Lime or Meyer Lemon Chiffon Pie
The paperback cookbook I found this recipe in has it named "Key Lime Pie", but it is nothing like the usual condensed milk-based key lime pie recipe, so I'm listing it under a more descriptive name.
This is a fancy dessert, very light but very sweet.
- Baked 9 inch pie crust or packaged graham-cracker crumb crust, e.g. Keebler's
- 4 eggs, separated
- 1/4 C lime juice (key limes if possible) or 5 T Meyer lemon juice (2 Meyer lemons)
- Grated rind of 1 lime or 2 Meyer lemons
- 1/4 t salt
- 1 T flour
- 1 C sugar
Beat the egg yolks until light and put them in the top of a double boiler.
Add citrus juice, grated rind, salt, and 1/2 the sugar whisked with the flour.
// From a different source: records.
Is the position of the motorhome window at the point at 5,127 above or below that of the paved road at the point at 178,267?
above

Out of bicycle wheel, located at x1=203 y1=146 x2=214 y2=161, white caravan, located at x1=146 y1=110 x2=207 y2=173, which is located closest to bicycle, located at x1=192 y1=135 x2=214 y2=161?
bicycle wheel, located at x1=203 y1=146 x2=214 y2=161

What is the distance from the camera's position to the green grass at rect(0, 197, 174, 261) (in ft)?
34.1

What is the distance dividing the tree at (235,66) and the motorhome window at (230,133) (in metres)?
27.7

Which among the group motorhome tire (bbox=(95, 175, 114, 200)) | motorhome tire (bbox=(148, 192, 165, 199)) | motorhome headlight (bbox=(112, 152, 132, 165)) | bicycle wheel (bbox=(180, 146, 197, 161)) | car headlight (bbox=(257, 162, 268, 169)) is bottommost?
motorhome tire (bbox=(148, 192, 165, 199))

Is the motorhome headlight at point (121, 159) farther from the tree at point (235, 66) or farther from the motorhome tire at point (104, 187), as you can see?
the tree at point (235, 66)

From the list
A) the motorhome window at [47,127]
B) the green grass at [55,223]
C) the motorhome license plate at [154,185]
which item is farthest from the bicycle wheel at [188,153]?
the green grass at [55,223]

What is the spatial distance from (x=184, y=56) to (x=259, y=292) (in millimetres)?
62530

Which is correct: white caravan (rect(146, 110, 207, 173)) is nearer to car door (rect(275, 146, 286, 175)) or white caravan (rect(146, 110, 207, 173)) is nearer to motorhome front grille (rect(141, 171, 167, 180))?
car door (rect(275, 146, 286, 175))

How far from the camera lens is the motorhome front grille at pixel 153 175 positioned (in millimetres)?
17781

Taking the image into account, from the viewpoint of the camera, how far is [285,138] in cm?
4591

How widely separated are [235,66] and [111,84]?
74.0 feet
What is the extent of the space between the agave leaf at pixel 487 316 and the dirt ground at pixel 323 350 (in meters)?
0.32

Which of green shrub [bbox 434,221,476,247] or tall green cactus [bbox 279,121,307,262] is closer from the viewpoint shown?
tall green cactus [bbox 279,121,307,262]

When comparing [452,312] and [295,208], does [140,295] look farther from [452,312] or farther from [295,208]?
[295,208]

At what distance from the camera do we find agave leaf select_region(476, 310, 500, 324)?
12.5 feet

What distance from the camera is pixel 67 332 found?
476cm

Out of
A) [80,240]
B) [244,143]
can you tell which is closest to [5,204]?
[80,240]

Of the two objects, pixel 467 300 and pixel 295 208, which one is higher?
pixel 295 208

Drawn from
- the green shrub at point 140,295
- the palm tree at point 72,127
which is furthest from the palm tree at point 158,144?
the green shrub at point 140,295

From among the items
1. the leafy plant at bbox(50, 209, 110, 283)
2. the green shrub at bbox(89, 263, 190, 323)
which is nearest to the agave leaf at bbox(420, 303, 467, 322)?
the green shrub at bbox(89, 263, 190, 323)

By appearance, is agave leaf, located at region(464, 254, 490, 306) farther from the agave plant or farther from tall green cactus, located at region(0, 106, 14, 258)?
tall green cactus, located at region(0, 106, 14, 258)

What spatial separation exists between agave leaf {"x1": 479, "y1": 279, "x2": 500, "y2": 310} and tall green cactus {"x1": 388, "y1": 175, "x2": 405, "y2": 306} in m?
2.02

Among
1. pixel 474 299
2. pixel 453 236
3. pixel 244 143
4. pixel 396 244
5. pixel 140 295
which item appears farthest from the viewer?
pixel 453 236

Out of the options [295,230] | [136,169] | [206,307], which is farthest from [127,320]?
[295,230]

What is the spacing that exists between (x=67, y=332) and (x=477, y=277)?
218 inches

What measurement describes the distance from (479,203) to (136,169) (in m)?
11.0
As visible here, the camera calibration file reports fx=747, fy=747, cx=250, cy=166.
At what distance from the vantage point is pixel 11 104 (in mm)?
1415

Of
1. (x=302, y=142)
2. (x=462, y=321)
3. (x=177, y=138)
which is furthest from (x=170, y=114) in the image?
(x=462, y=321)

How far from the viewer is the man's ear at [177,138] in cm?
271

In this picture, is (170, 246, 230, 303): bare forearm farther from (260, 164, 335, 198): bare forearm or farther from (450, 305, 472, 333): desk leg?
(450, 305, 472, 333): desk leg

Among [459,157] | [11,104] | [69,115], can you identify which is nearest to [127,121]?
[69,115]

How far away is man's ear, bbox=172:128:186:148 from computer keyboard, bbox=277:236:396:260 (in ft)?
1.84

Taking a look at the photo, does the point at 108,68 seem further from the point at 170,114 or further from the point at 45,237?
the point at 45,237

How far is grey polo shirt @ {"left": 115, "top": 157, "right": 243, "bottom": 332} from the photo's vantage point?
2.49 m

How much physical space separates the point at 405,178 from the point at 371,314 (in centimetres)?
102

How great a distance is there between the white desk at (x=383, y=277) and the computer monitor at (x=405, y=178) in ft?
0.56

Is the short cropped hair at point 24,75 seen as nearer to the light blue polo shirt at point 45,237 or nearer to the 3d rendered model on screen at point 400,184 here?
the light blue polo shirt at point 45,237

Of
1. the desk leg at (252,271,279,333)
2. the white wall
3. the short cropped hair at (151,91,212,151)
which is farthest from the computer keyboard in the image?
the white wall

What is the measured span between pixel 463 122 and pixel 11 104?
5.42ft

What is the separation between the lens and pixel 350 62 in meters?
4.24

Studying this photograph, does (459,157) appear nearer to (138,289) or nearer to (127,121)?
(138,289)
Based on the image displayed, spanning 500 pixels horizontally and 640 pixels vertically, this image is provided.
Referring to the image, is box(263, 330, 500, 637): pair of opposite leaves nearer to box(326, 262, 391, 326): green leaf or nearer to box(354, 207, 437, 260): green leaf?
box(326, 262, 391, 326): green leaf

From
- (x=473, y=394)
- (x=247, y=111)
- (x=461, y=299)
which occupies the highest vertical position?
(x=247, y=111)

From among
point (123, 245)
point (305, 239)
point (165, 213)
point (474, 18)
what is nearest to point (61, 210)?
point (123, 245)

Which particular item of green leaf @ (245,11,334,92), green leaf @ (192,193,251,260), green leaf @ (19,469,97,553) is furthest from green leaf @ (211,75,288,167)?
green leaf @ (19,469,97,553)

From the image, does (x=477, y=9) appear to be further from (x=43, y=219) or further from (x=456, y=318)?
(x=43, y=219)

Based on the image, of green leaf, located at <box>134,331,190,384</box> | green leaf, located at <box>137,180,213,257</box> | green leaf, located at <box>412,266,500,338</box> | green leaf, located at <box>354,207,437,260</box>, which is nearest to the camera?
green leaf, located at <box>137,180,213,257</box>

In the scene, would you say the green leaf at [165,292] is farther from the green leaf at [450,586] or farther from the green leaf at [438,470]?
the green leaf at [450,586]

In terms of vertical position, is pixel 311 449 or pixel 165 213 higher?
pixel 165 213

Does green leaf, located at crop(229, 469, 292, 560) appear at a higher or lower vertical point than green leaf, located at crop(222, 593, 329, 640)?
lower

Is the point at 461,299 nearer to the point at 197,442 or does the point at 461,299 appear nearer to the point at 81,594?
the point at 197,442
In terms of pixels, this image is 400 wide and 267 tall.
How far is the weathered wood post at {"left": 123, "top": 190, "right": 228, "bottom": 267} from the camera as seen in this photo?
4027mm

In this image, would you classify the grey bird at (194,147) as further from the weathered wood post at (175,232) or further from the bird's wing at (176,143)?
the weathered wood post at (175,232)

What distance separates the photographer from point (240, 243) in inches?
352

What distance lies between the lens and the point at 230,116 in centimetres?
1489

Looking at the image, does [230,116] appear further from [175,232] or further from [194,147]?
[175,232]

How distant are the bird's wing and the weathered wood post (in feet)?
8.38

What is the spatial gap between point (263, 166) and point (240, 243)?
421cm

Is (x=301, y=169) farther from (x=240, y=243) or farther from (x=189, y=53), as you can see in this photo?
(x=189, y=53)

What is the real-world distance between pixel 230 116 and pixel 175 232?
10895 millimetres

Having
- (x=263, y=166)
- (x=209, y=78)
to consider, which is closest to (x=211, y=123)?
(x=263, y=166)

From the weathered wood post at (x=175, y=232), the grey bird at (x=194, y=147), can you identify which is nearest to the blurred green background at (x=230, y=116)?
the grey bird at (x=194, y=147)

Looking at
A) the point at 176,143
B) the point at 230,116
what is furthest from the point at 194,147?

Mix well and cook over hot water, stirring constantly, until the mixture thickens to a jellylike consistency.
Cool the mixture.
Preheat oven to 350F. Beat the egg whites until stiff, then add the remaining sugar gradually, continuing to beat.
Fold half this meringue into the cooled egg yolk - juice mixture and pile it into the pie shell. Top with the rest of the meringue.
Bake at 350 for 15 - 20 minutes, until lightly browned.